───── Material del ejercicio

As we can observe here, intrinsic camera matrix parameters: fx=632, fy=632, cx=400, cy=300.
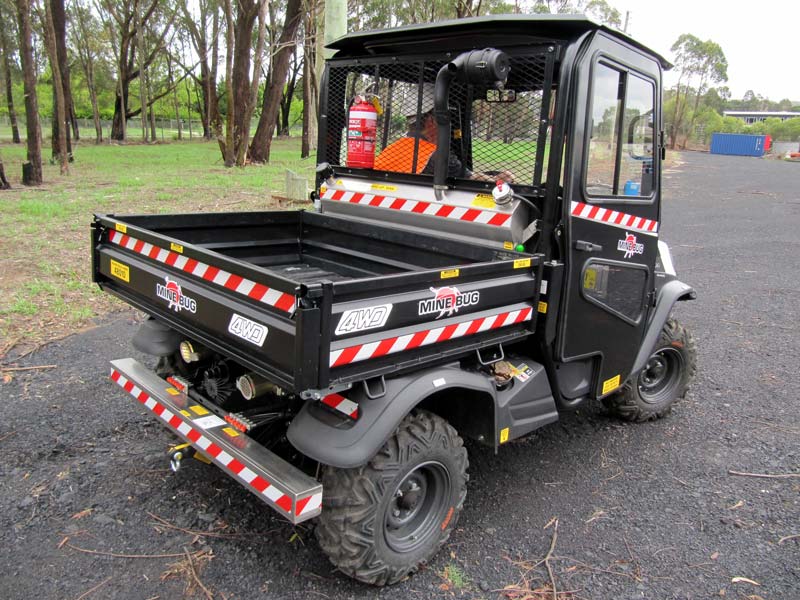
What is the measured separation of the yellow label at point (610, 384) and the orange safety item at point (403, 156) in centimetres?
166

──────────
───── Material del ejercicio

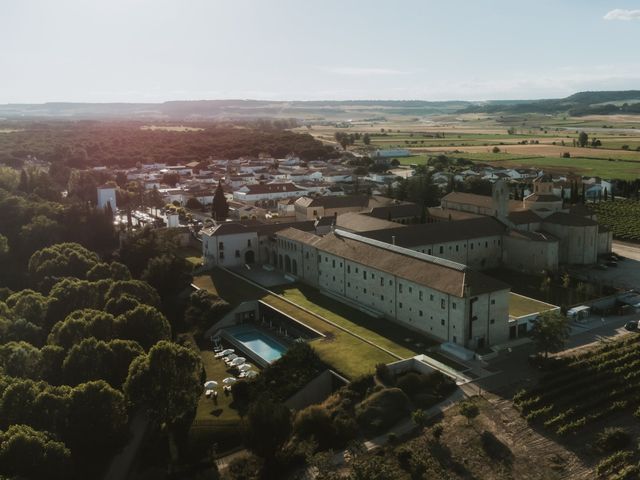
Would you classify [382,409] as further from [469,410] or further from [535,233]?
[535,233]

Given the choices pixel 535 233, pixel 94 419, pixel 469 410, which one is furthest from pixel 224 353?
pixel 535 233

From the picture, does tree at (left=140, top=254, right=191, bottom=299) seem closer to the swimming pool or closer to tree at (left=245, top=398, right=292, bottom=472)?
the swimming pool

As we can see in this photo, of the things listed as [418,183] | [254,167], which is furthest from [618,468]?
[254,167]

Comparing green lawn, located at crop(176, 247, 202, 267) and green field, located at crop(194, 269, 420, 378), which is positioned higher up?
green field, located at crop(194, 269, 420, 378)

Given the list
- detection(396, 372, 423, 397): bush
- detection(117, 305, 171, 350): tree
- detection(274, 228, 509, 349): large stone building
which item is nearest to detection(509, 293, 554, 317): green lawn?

──────────

**Instrucción:** Por favor, formatea como lista JSON de cadenas las líneas del material, empezando en la que contiene "From the picture, does" y terminando en la que contiene "which item is", ambas incluidas. Pon una cadena por línea y omite las líneas en blanco.

**Respuesta al ejercicio:**
[
  "From the picture, does tree at (left=140, top=254, right=191, bottom=299) seem closer to the swimming pool or closer to tree at (left=245, top=398, right=292, bottom=472)?",
  "the swimming pool",
  "As we can see in this photo, of the things listed as [418,183] | [254,167], which is furthest from [618,468]?",
  "[254,167]",
  "Comparing green lawn, located at crop(176, 247, 202, 267) and green field, located at crop(194, 269, 420, 378), which is positioned higher up?",
  "green field, located at crop(194, 269, 420, 378)",
  "Given the list",
  "- detection(396, 372, 423, 397): bush",
  "- detection(117, 305, 171, 350): tree",
  "- detection(274, 228, 509, 349): large stone building",
  "which item is nearest to detection(509, 293, 554, 317): green lawn?"
]